Okay, so apparently the first date curse is real.
So far into the night, my first date with Nick did not start out too well.
And it should've been perfect. Nick had made dinner reservations on the most famous restaurant in town.
Of course we got in, but when the establishment found out that Nick was a fox they seated us to a table that was right next to the kitchen. It was hard to eat with all of the noise and clatter of the chefs that yelled at the cooks.
Next we went to the theatres to watch a movie. I would've remembered the plot and the name of the characters if weren't for the loud boar that kept talking on his phone.
Nick told him off. The boar told him to shove it. And then one insult lead to another and the next thing we knew we were being thrown out of the theaters, with Nick sporting a black eye.
And so here we are. Sitting on a park bench and staring at the pond.
"I'm sorry." Nick said. "I just wanted you to have a good time."
I was about say something back but he cut me off.
"And I also wanted to show you that, if you're going through with this whole relationship thing with me, I'd show you I could change.
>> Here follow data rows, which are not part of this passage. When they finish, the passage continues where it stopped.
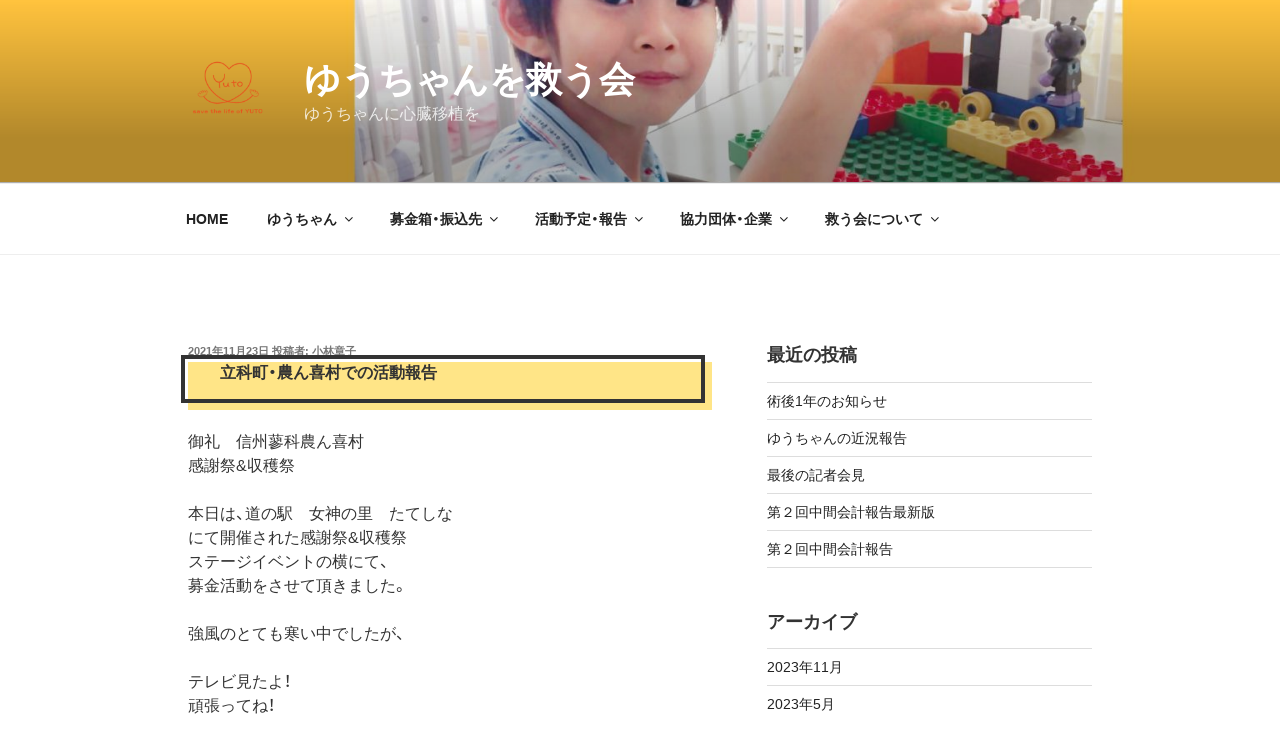

--- FILE ---
content_type: text/css
request_url: https://www.yuu-sukuukai.jp/wp/wp-content/themes/twentyseventeen-child/style.css?ver=20201208
body_size: 3687
content:
/*
Theme Name:Twenty Seventeen-child
Template:twentyseventeen
*/

/*--------- �ǉ�CSS ---------*/
body {
  font-family: 'YakuHanJP', 'Noto Sans JP', sans-serif!important;
}

.entry-header {
  margin-bottom: 0!important;
}
.EmbedFrame {
  padding-bottom: 60%!important;
}

@media screen and (min-width: 48em) {
  body:not(.has-sidebar):not(.page-one-column) .page-header, body.has-sidebar.error404 #primary .page-header, body.page-two-column:not(.archive) #primary .entry-header, body.page-two-column.archive:not(.has-sidebar) #primary .page-header {
    float: left;
    width: 25%;
  }
  .blog:not(.has-sidebar) #primary article, .archive:not(.page-one-column):not(.has-sidebar) #primary article, .search:not(.has-sidebar) #primary article, .error404:not(.has-sidebar) #primary .page-content, .error404.has-sidebar #primary .page-content, body.page-two-column:not(.archive) #primary .entry-content, body.page-two-column #comments {
    float: right;
    width: 70%;
  }
}

/*--------- �O���[�o�����j���[ ---------*/
.dropdown-toggle {
  background-color: #ffde1c;
  color: #333;
  padding: 0.5em 1.0em;
}
:not( .mejs-button ) > button:hover, :not( .mejs-button ) > button:focus, input[type="button"]:hover, input[type="button"]:focus, input[type="submit"]:hover, input[type="submit"]:focus {
    background: #99c6ff!important;
}
.menu-toggle {
  padding: 1em 6em;
}

/*--------- �e�^�C�g�� ---------*/

h1.entry-title {
  font-size: 1.0rem!important;
  position: relative;
  padding: 1rem 2rem calc(1rem + 10px);
  background: #ffe587;
}
h1.entry-title:before {
  position: absolute;
  top: -7px;
  left: -7px;
  width: 100%;
  height: 100%;
  content: '';
  border: 4px solid #333;
}

h2.entry-title {
  font-size: 1.0rem!important;
  position: relative;
  padding: 1rem 2rem calc(1rem + 10px);
  background: #ffe587;
}
h2.entry-title:before {
  position: absolute;
  top: -7px;
  left: -7px;
  width: 100%;
  height: 100%;
  content: '';
  border: 4px solid #333;
}


/*--------- �v���t�B�[�� ---------*/
table.yuu-profile {
  width: 100%;
  border-collapse: collapse;
}
table.yuu-profile tr {
  border-bottom: solid 2px white;
}
table.yuu-profile tr:last-child {
  border-bottom: none;
}
table.yuu-profile th {
  position: relative;
  text-align: left;
  width: 30%;
  background-color: #52c2d0;
  color: white;
  text-align: center;
  padding: 10px 0;
}
table.yuu-profile th:after {
  display: block;
  content: "";
  width: 0px;
  height: 0px;
  position: absolute;
  top:calc(50% - 10px);
  right:-10px;
  border-left: 10px solid #52c2d0;
  border-top: 10px solid transparent;
  border-bottom: 10px solid transparent;
}
table.yuu-profile td {
  text-align: left;
  width: 70%;
  text-align: center;
  background-color: #eee;
  padding: 10px 0;
}

/*--------- ����z�ɂ��� ---------*/
p.target-amount {
  font-size: 25px;
  font-weight: bold;
}
p.now-amount {
  font-size: 25px;
  font-weight: bold;
  color: #c90000;
}
span.date {
  font-size: 16px;
  font-weight: normal;
  color: #333;
}

/*--------- ���m�点�i�����\��E�񍐁j ---------*/
div.whatsnew {
  margin: 10px auto 40px;
}
div.whatsnew a {
  padding: 15px 0;
}
div.whatsnew dt {
  margin: 0 0.5em 0 0.3em;
}

div.whatsnew .newmark {
  background-color: #327fff!important;
}


/*--------- �w�i�F ---------*/
#panel4 {
  background: #fdf4ed;
}


/*--------- footer ---------*/
@media screen and (min-width: 48em) {
  .site-footer {
    margin-top: 0;
  }
}

/*--------- footer google map ---------*/
.google-map {
  height: 0;
  overflow: hidden;
  padding-bottom: 56.25%;
  position: relative;
}
.google-map iframe {
  position: absolute;
  left: 0;
  top: 0;
  height: 100%;
  width: 100%;
}

That I could show that I could make us work."
He sighed, "Guess I just screwed things up."
I dropped whatever it was that I'm supposed to say. I grabbed him by his face and looked at him straight in his eyes. I smiled.
"Tonight was perfect." I said, and then I kissed him.
It was the first kiss I've ever had with anyone. And those cheesy romance books that my mom used read were right. I felt hazy. I felt my spine tremble when he wrapped his arms around me. And by then, everything just faded away.
Maybe this date wasn't so bad.
And cut there!
If you haven't noticed yet, song number fifteen was inspired by a FRIENDS bit. I'm a huge fan of Ross and Rachel and I could totally see a lot of similarities between the couples.